Agent not communicating with server

[Judg3man 0]

Hello all,

 

I've made a master image to deploy out to my computers. Eset agent and Endpoint Security version 6.4 was installed. Everything was working fine and the machine was communicating with the server. I pushed this image out to a few new computers and everything on the client side seems to be working fine. Server side they are showing up as un-managed. I've tried repairing the agent installation with no luck. Is there a way to force the agents to start taking to the server again? 

[Judg3man 0]

I think i figured out why it wasn't connecting. When you push out an image through the server to individual machines, it uses your admin credentials. Same way if you use the agent installer files. If its already apart of the image it doesn't receive those credentials. Repairing the agent installation doesn't offer a chance to put them in. Had to uninstall the agent and push it out to my computers from my Eset server and everything came up just fine. If anyone has any other ideas so i wont have to go about this every time i push out to a new computer that would be great.

[MartinK 378]

Your problem seems to be different. In case you clone machine with already installed AGENT, it will be connecting to SERVER, but in Webconsole you will see all clones as one machine - logs from all machines will be mixed. Current version of ERA does not offer other solution except running Reset cloned agent task on cloned machines. This will have the same effect as if you have re-installed AGENT on all cloned machines (and also on master image if it is running and connecting to SERVER).

 

I have described also more complicated steps how to automatize this (see my older post) suitable for larger deployments.

[Judg3man 0]

Thanks for the tip Martin. Ill look in to it and see what i can do.

[Judg3man 0]

On 12/3/2016 at 3:16 PM, MartinK said:

Your problem seems to be different. In case you clone machine with already installed AGENT, it will be connecting to SERVER, but in Webconsole you will see all clones as one machine - logs from all machines will be mixed. Current version of ERA does not offer other solution except running Reset cloned agent task on cloned machines. This will have the same effect as if you have re-installed AGENT on all cloned machines (and also on master image if it is running and connecting to SERVER).

 

I have described also more complicated steps how to automatize this (see my older post) suitable for larger deployments.

Sorry its taken so long to try this. Got pretty busy.

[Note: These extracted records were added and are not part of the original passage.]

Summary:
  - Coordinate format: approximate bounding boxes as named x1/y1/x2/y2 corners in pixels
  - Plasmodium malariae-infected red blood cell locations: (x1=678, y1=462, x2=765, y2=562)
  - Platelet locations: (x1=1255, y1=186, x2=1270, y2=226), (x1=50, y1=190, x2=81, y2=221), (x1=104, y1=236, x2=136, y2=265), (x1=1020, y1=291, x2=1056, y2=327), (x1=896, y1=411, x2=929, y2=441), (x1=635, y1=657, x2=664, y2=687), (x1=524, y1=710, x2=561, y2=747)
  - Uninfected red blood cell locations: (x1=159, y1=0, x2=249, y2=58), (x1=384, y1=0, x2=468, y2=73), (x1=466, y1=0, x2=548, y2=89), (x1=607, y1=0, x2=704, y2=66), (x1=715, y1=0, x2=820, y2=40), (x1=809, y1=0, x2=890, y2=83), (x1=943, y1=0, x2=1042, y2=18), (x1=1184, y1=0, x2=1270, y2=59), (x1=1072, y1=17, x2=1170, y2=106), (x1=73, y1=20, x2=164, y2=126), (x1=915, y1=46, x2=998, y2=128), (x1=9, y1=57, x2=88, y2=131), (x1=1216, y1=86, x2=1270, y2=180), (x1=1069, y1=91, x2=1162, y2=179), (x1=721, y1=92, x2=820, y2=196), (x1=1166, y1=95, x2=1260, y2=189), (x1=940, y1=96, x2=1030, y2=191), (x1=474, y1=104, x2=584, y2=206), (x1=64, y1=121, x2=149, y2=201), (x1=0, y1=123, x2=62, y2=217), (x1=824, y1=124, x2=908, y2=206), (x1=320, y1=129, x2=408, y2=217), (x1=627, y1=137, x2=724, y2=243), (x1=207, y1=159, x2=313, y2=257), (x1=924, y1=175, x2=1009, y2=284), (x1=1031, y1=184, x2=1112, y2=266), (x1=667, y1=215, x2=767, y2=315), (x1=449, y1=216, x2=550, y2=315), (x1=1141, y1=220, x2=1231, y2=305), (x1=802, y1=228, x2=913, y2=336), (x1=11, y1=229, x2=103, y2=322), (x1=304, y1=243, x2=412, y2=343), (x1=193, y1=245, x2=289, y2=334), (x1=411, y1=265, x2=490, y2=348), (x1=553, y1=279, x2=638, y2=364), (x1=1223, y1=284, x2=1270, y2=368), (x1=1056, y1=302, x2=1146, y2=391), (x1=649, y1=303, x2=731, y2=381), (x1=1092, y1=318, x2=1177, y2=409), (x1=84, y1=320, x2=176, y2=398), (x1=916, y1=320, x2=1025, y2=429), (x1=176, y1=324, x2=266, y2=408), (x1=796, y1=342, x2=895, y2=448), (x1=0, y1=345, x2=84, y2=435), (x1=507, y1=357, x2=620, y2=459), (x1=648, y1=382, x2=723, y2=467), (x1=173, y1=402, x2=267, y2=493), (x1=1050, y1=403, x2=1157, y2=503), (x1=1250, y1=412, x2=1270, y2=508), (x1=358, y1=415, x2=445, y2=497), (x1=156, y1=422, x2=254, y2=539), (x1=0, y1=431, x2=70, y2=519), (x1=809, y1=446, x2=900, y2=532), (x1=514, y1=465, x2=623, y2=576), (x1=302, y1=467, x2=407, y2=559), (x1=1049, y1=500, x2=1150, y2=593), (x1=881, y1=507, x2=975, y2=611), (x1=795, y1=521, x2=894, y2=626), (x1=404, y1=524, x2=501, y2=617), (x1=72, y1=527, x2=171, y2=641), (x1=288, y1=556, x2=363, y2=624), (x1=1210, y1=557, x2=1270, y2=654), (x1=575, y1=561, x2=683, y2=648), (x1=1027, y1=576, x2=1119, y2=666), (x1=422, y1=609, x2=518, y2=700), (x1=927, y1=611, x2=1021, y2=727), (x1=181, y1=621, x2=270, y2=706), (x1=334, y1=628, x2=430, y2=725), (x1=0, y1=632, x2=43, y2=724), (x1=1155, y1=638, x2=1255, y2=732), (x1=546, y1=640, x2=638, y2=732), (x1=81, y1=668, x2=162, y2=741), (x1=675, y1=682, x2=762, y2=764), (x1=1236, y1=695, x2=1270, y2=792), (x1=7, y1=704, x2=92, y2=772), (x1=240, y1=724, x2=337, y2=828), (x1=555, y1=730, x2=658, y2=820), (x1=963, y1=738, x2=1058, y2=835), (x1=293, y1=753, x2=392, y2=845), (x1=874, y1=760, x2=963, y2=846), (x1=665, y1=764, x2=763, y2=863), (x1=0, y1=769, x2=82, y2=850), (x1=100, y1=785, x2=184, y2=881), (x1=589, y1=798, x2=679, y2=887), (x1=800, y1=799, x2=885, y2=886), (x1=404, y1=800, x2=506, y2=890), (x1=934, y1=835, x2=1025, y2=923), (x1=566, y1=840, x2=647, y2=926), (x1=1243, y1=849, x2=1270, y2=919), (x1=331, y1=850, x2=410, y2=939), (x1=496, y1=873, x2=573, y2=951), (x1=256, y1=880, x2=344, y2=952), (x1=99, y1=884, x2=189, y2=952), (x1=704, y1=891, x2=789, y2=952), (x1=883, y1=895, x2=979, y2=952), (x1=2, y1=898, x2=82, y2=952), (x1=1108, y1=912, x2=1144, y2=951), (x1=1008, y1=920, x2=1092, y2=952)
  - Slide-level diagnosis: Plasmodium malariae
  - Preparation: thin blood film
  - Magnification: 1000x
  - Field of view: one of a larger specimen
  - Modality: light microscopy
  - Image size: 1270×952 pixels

My favorite procedure for this scenario (cloning live image) is:

• Install AGENT on base image and let it normally connect to ERA
• Create special static group for base image computer(s) (i.e. "Base images")
• Create dynamic group template "Non base image", that will never be matched by base image(s): for example add condition on MAC address or other identifier distinguishing your base images
• Create dynamic group "Clones" under static group "Base images" containing only base images using dynamic group template from previous step. Group should be empty if everything is configured properly.
• Attach reset cloned agent task to this dynamic group

This seems like itll work. The only thing i dont undestand is the new template part. I build my reference PC. Install agent like normal. PC starts communicating with server. Build the base image static group on the server. Move the reference PC to that group. How exactly should the template be built? Use device identifiers by type. Make it false against the reference PC serial number or mac? Then make the Dynamic group inside the static group and specify the new template. When i push this image out to a new PC will it automatically be moved to the new dynamic group?

[MartinK 378]

Purpose of mentioned dynamic group is to distinguish based image from it's clones. We do not want to run mentioned task on base image, but on all others that were made of it and problem is that both base and cloned images will be seen in console as one, which make is impossible to run task only on clones.

You may build dynamic group template exactly as you wrote, both MAC address or computer identifier should work. We are using dynamic groups in this configuration because they are evaluated on client, and even when multiple computers are show in console as one, they may or may not be in dynamic group independently - which makes this work.

Once you create dynamic group, your base image should not be matching it. Also be aware that in console, you will see not correct data for base image from moment you clone it. For example if two clones will be reporting different data (i.e. whether they are or are not in dynamic group), result in console will be undefined = do not rely on content of this dynamic group visible in console.

[Judg3man 0]

Thanks again Martin. Seemed to work for the most part. Only problem that I'm having is the Reset Cloned Agent task doesn't complete, just continues to run with no progress. Do I run the task individually as i clone PC's? Or is there a way to make it automatically run the task as computers are placed in to the Dynamic Group.

[MartinK 378]

18 minutes ago, Judg3man said:

Thanks again Martin. Seemed to work for the most part. Only problem that I'm having is the Reset Cloned Agent task doesn't complete, just continues to run with no progress. Do I run the task individually as i clone PC's? Or is there a way to make it automatically run the task as computers are placed in to the Dynamic Group.

Unfortunately there is currently no way how to avoid those end-less task progress indications. Actually most of data shown for "master" image may be not accurate, as it is showing mix of logs from multiple computers

Dynamic group you created based on previously linked steps is designed to be used for this task, i.e. to automatize this process. It is also possible to run cloned agent task manually, but that will also "reset" master image, which may not be what you want.